The future was uncertain… except for Phssthpok. Let the captive learn what he needed to know, if he could; let him carry on the work, if he could. There would come a day when Earth was a second Pak world. Phssthpok had done his best. He would teach, and die.

Brennan stirred. He unfolded his curled body, stretched wide and opened his eyes. He stared unwinking at Phssthpok, stared as if he were reading the protector’s mind. All new protectors did that: orienting themselves through memories they were only now beginning to understand.

***

“I wonder if I can make you understand how fast it all was,” said the Brennan-monster. He gazed at the two old men, one twice the age of the other but both past the transition age, and wondered that they should be his judges.

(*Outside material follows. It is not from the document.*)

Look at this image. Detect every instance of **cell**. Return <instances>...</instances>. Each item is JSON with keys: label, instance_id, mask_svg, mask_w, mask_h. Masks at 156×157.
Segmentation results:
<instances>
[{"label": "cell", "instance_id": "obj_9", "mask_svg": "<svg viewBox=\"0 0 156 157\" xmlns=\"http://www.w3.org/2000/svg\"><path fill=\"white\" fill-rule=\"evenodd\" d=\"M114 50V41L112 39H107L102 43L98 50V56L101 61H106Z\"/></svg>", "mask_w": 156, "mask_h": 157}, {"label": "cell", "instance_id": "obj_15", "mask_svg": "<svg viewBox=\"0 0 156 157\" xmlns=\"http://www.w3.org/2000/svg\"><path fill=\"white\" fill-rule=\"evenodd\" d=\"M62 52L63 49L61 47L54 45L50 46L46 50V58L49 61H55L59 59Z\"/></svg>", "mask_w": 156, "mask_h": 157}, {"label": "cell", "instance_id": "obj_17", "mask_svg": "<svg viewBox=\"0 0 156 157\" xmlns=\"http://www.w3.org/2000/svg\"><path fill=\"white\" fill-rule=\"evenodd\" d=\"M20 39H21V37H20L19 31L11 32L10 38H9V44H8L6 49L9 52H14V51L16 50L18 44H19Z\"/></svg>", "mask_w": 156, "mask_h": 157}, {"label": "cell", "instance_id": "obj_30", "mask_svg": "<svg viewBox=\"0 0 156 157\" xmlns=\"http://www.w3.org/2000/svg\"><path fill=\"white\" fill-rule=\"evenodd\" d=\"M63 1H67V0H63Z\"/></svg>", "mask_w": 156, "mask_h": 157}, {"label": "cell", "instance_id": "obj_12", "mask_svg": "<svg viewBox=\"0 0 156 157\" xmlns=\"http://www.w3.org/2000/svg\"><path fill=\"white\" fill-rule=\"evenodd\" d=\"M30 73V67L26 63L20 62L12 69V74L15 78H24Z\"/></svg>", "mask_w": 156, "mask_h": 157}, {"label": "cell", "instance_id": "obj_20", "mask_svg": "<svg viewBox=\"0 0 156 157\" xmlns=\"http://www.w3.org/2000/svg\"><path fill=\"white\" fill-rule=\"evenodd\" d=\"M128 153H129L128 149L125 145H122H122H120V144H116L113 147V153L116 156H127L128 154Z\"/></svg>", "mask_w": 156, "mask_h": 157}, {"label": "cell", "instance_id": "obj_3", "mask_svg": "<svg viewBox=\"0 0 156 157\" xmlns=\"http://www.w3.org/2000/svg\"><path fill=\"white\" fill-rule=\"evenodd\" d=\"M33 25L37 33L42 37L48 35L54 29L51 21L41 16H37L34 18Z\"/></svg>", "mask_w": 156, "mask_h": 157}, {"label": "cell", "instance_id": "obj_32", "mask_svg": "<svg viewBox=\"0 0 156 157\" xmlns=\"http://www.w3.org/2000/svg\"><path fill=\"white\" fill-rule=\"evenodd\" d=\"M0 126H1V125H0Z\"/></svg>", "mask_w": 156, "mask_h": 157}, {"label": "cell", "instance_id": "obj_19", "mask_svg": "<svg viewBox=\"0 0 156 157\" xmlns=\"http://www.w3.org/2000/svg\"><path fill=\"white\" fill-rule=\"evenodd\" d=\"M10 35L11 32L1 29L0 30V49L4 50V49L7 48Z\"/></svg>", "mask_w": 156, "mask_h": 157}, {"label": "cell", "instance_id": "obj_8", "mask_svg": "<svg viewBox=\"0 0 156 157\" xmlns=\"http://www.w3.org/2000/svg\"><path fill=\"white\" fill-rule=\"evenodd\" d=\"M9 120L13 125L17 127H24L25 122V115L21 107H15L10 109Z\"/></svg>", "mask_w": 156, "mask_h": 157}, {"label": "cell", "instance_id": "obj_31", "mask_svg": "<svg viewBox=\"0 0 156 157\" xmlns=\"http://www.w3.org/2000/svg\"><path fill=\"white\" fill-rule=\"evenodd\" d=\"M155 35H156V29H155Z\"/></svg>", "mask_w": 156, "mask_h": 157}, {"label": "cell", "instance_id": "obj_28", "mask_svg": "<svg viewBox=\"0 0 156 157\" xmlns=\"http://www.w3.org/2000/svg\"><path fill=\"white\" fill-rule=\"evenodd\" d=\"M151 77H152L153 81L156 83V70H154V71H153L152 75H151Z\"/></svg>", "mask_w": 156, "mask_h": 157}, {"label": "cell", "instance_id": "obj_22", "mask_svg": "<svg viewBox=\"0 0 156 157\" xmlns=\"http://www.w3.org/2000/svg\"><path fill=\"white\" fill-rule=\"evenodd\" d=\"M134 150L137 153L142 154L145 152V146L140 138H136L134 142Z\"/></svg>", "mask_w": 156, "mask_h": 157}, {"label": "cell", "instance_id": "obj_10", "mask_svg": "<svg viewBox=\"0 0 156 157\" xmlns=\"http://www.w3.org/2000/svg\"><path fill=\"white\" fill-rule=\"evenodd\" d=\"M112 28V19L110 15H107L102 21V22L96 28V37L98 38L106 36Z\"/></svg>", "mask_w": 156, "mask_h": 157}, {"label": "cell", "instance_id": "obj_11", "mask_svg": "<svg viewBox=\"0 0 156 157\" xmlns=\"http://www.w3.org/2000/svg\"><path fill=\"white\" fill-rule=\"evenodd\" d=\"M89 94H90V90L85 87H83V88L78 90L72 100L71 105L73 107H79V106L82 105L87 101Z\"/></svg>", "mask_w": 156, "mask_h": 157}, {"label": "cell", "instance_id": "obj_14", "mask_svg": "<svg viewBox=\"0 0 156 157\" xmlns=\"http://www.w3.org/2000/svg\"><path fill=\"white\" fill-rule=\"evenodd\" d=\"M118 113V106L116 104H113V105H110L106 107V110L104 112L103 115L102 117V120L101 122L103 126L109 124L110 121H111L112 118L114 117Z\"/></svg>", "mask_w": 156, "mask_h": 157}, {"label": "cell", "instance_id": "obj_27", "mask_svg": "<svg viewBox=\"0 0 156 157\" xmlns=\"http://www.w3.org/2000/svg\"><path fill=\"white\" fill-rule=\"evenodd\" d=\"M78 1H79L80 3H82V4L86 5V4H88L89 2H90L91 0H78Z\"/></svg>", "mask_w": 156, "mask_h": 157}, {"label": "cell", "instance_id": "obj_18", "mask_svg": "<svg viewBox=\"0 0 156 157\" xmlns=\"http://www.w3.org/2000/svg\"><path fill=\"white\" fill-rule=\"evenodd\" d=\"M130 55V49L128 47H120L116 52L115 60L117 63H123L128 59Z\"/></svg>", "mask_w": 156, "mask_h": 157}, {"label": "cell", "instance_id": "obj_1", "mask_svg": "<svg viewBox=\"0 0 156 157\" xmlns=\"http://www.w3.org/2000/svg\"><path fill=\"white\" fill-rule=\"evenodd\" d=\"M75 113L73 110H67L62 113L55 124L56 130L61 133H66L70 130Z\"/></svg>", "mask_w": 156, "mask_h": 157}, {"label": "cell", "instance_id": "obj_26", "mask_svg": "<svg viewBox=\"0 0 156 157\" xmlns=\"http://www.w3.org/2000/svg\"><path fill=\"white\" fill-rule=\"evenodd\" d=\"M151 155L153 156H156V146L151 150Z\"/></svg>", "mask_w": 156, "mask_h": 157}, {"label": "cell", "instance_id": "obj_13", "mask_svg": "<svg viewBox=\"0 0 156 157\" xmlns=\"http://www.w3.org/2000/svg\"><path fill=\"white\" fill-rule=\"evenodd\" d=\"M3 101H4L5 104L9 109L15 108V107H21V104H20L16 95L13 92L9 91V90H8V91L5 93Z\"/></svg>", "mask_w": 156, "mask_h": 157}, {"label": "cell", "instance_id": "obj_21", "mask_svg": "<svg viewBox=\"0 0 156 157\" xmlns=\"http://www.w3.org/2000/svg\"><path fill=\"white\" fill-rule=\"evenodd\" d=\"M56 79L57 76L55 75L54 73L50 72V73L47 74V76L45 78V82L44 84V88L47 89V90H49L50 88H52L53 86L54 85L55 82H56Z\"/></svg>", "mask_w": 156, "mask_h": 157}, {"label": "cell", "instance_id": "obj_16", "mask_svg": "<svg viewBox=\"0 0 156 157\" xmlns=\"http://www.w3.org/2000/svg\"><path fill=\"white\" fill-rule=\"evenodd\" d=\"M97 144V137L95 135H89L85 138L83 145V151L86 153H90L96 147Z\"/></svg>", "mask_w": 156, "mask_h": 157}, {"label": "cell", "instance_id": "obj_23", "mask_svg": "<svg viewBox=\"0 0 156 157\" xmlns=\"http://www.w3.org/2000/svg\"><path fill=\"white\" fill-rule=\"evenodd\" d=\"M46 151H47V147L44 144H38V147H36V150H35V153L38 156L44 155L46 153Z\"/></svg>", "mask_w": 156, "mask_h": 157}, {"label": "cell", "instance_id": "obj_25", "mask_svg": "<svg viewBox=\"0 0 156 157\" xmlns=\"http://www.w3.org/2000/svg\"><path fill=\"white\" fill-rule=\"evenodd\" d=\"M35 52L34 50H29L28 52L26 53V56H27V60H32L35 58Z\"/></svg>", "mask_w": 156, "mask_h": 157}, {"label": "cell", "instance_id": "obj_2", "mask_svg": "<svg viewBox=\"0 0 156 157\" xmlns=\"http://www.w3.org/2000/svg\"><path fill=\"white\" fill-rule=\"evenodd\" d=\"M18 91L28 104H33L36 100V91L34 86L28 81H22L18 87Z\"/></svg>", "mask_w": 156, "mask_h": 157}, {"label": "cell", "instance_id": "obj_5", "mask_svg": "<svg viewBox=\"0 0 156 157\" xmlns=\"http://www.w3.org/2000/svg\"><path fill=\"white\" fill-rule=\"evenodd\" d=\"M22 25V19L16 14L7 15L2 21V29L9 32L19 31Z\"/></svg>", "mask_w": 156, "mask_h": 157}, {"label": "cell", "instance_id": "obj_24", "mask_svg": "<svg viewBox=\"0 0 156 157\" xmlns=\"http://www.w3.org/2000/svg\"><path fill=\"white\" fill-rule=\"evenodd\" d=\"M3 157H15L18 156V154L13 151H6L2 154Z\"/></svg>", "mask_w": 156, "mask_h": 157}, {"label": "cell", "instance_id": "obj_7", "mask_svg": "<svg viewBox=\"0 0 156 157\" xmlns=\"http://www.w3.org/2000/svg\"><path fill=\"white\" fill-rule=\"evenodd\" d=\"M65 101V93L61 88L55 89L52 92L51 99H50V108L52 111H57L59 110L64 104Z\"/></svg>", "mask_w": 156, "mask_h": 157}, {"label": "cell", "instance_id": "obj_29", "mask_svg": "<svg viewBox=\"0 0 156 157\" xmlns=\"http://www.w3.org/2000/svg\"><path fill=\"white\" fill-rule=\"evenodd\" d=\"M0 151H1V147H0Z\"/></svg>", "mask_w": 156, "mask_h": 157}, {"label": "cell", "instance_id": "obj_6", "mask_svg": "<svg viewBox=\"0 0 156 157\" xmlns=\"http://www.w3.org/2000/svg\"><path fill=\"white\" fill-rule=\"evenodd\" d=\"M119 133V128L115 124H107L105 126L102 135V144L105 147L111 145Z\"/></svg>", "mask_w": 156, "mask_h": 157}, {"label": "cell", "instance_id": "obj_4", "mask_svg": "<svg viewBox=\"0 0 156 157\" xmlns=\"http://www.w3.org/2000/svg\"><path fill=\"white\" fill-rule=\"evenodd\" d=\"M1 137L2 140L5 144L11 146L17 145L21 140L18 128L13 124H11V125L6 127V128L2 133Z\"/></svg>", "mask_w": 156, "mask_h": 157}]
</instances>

“In two days we learned each other’s language. His is much faster than mine and fits my mouth better, so we used it. He told me his life story. We discussed the martians, working out the most efficient way to exterminate them—”

What?”

“To exterminate them, Garner. Hell, they’ve killed thirteen men already! We talked practically nonstop, with Phssthpok doing most of the talking, and all the time we were hard at work: calisthenics to build me up, fins for Phssthpok’s suit so he could swim the dust, widgets to get every atom of air and water out of the life support system and take it to the base. I’ve never seen the base; we had to extrapolate the design so we’d know how to re-inflate it and protect it.

“The third day he told me how to get a tree-of-life crop growing. He had the box open and was telling me how to unfreeze the seeds safely. He was giving me orders just as if I were a voice-box computer. I was about to ask, ‘Don’t I get any choices at all?’ And I didn’t.”

“I don’t follow,” said Garner.

“I didn’t get any choices. I was too intelligent. It’s been that way ever since I woke up. I get answers before I can finish formulating the question. If I always see the best answer, then where’s my choice? Where’s my free will? You can’t believe how fast this all was. I saw the whole chain of logic in one flash. I slammed Phssthpok’s head hard against the edge of the freezer. It stunned him long enough so that I could break his throat against the edge. Then I jumped back in case he attacked. I figured I could hold him off until he strangled. But he didn’t attack. He hadn’t figured it out, not yet.”